_文件段落_:
和達三樹《物理用數學》習題1.4.3，極座標下的Laplace算子(Laplacian)

==問題==

$x=\rho \cos \varphi, y=\rho \sin \varphi$，試證
$$\frac{\partial^2 u}{\partial x^2} + \frac{\partial^2 u}{\partial y^2} = \frac{\partial^2 u}{\partial \rho^2} + \frac{1}{\rho} \frac{\partial u}{\partial \rho} + \frac{1}{\rho^2} \frac{\partial^2 u}{\partial \phi^2}.$$

==解答==

$u = u(x, y) = u(\rho \cos \varphi, \rho \sin \varphi)$。

\begin{align*}
\frac{\partial u}{\partial \rho} &= \frac{\partial u}{\partial x} \frac{\partial (\rho \cos \varphi)}{\partial \rho} + \frac{\partial u}{\partial y} \frac{\partial (\rho \sin \varphi)}{\partial \rho} \\
&= \frac{\partial u}{\partial x} \cos \varphi + \frac{\partial u}{\partial y} \sin \varphi.
\end{align*}
\begin{align*}
\frac{\partial^2 u}{\partial \rho^2} &= \frac{\partial}{\partial \rho} \left( \frac{\partial u}{\partial \rho} \right) \\
&= \frac{\partial}{\partial \rho} \left( \frac{\partial u}{\partial x} \cos \varphi + \frac{\partial u}{\partial y} \sin \varphi \right) \\
&= \frac{\partial}{\partial \rho} \left( \frac{\partial u}{\partial x} \cos \varphi  \right) + \frac{\partial}{\partial \rho} \left( \frac{\partial u}{\partial y} \sin \varphi \right) \\
&= \cos \varphi \frac{\partial}{\partial \rho} \frac{\partial u}{\partial x} + \sin \varphi \frac{\partial}{\partial \rho} \frac{\partial u}{\partial y} \\
&= \cos \varphi \left[ \frac{\partial}{\partial x} \frac{\partial u}{\partial x} \frac{\partial (\rho \cos \varphi)}{\partial \rho} \right] + \sin \varphi \left[ \frac{\partial}{\partial y} \frac{\partial u}{\partial x} \frac{\partial (\rho \sin \varphi)}{\partial \rho} \right] \\
&= \cos \varphi \left[ \frac{\partial^2 u}{\partial x^2} \cos \phi + \frac{\partial^2 u}{\partial y \partial x} \sin \varphi \right] + \sin \varphi \left[ \frac{\partial^2 u}{\partial x \partial y} \cos \varphi + \frac{\partial^2 u}{\partial y^2} \sin \varphi \right] \\
&= \frac{\partial^2 u}{\partial x^2} \cos^2 \varphi + \frac{\partial^2 u}{\partial y \partial x} \cos \varphi \sin \varphi + \frac{\partial^2 u}{\partial x \partial y} \sin \varphi \cos \varphi + \frac{\partial^2 u}{\partial y^2} \sin^2 \varphi \\
&= \frac{\partial^2 u}{\partial x^2} \cos^2 \varphi + \frac{\partial^2 u}{\partial x \partial y} \cos \varphi \sin \varphi + \frac{\partial^2 u}{\partial x \partial y} \cos \varphi \sin \varphi + \frac{\partial^2 u}{\partial y^2} \sin^2 \varphi \\
&= \frac{\partial^2 u}{\partial x^2} \cos^2 \varphi + 2\frac{\partial^2 u}{\partial x \partial y} \cos \varphi \sin \varphi  + \frac{\partial^2 u}{\partial y^2} \sin^2 \varphi.

_任務目標_: 這篇推導極座標Laplace算子的習題出自哪本書，是第幾題？ 這些記錄與上面的習題毫無關係。

從一個集合中擷取的資料

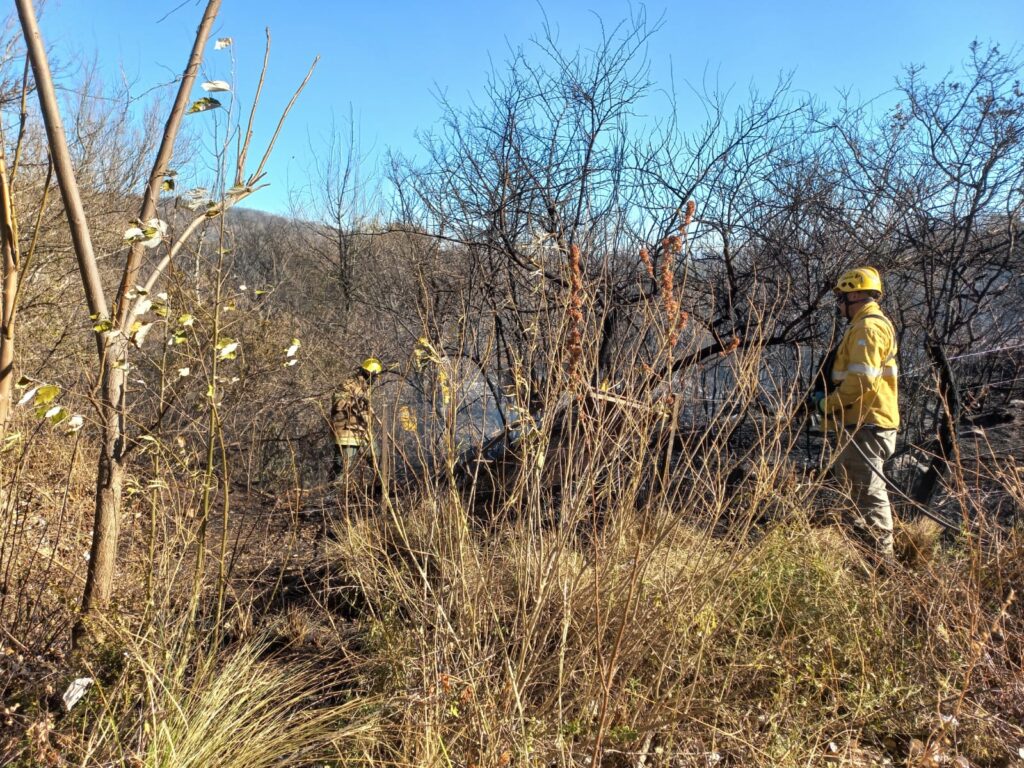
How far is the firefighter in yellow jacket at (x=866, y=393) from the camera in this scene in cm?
426

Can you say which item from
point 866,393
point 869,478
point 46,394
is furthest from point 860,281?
point 46,394

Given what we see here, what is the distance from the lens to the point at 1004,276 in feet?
20.5

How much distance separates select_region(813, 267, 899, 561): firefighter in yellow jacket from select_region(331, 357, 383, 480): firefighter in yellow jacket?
2.70 meters

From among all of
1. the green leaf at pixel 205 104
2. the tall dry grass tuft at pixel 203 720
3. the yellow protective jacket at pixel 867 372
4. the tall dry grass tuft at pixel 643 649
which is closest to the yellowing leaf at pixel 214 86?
the green leaf at pixel 205 104

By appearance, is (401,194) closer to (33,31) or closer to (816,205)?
(816,205)

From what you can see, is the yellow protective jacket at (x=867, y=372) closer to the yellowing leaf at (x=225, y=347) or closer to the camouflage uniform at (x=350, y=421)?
the camouflage uniform at (x=350, y=421)

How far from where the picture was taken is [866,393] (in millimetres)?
4199

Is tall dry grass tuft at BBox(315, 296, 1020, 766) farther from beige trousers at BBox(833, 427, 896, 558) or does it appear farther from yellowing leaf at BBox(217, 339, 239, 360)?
beige trousers at BBox(833, 427, 896, 558)

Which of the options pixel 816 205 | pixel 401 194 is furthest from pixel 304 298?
pixel 816 205

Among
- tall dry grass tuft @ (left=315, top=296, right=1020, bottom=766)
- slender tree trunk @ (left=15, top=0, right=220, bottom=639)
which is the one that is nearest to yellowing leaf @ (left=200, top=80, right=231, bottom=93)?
slender tree trunk @ (left=15, top=0, right=220, bottom=639)

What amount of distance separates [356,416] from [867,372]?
10.5ft

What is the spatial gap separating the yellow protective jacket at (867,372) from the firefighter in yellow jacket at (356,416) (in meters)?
2.69

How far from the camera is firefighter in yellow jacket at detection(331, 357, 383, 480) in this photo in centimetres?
271

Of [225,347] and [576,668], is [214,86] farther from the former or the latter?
[576,668]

_最終答案_: 和達三樹《物理用數學》習題1.4.3